University Hosts “Post-election Check In”

Counseling and Psychological Services, Professors United for Safe Haven (PUSH), and the Intercultural Center teamed to host a virtual post-election community discussion via Zoom on Friday, Nov. 6.

Coordinated by Chris McKittrick, Ph.D. Assistant Director of Counseling and Psychological Services; Zaneta Rago-Craft, Ph.D. Director of the Intercultural Center; and Amanda Stojanov, PUSH Faculty Organizer and Assistant Professor of Digital Media, the meeting posed questions on the current political climate surrounding the presidential election and its impact on the Monmouth community.

McKittrick emphasized basic guidelines to establish the mood of the discussion before bringing up topics. “This is a safe space for all,” McKittrick said. “A place where everyone can voice their opinions without fear of ridicule or criticism.” McKittrick also challenged those present to “…go outside [their] comfort zones because all feelings are valid.”

Rago-Craft mirrored McKittrick’s sentiments by asking attendees to listen with the desire to understand, rather than listening to simply respond.

“If an individual is to challenge someone else’s views during the meeting, [I ask that] that he/she challenges with care and respect,” Rago-Craft said.

The first discussion topic asked the attendees to       compare their feelings a month ago to the present day. Many participant voiced their discontent and anxiousness for not only the results of the election, but also how the outcome will influence American morale. One participant stated, “I am fearful for myself, my family, and my friends regardless of the outcome; this is not a fear that will dissipate even after the election.” McKittrick responded by acknowledging that “… most of our expectations will not be met, no matter where you politically stand.”

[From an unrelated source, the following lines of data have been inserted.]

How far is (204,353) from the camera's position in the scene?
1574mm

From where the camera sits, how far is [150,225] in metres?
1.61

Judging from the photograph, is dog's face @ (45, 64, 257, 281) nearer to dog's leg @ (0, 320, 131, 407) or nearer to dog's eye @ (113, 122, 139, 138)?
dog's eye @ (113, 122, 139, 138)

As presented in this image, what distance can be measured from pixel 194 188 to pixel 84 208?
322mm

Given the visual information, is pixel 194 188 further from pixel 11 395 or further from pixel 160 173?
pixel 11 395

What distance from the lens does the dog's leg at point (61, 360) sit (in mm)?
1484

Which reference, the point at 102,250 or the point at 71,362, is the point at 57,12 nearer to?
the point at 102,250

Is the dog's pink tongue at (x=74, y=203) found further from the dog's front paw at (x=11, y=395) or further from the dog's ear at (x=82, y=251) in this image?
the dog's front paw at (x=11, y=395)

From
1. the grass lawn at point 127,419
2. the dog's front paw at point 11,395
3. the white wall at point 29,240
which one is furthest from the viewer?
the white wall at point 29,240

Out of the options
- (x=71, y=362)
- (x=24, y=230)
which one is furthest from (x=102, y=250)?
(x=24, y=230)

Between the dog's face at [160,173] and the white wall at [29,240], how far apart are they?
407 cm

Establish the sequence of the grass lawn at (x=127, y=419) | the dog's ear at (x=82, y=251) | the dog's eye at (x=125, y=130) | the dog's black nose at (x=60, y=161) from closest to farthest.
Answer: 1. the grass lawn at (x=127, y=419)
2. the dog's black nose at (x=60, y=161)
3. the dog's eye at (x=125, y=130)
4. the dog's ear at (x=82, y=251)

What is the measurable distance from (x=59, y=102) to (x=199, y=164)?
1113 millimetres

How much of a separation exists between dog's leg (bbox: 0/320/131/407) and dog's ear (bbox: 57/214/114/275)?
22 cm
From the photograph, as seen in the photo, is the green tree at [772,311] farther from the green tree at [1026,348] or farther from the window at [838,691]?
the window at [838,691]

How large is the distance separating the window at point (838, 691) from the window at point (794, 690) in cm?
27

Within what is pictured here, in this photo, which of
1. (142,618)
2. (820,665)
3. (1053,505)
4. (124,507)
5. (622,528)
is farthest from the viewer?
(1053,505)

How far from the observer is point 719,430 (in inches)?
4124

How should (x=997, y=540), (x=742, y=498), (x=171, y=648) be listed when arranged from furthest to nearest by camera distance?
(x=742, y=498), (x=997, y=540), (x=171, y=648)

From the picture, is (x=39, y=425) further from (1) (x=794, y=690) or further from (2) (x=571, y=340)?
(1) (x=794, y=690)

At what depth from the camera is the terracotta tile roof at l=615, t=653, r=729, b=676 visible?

The next few discussion topics focused on the present condition of the community. Rago-Craft asked attendees their methods of taking care of themselves amidst such a stressful time. For a few, the act of unplugging from social media and other news outlets helped relieve some of the constant worry. Others attendees felt more at ease when they reached out to friends and family to “process the information together,” explained one participant.

“There is a silver-lining to every bleak situation,” Rago-Craft said. “The civic turnout and engagement as a result of this election is outstanding.”

The following question asked the ways attendees’ cared for those within their own circles. “I did my best this past week to relieve my students of unnecessary classwork,” a faculty member stated, recognizing how the election may personally affect her students. Other attendees stated that checking in on others was helpful for their own well-being.

“Checking in on people whose voices are not necessarily heard on a macro level allow us to take personal anxious energy and make it productive,” McKittrick said.

Leading up to the end of the discussion, Rago-Craft asked the group “what they need right now.” “I need a break from technology;” Stojanov replied. This sentiment was shared by a majority of the attendees, as participants compared what they needed to what they were actually doing.

To conclude the meeting, Rago-Craft urged the attendees to reflect and contemplate on one last question: “Regardless of who wins or has won the election, what will I do, and who will I be, relating to my relationship with others?”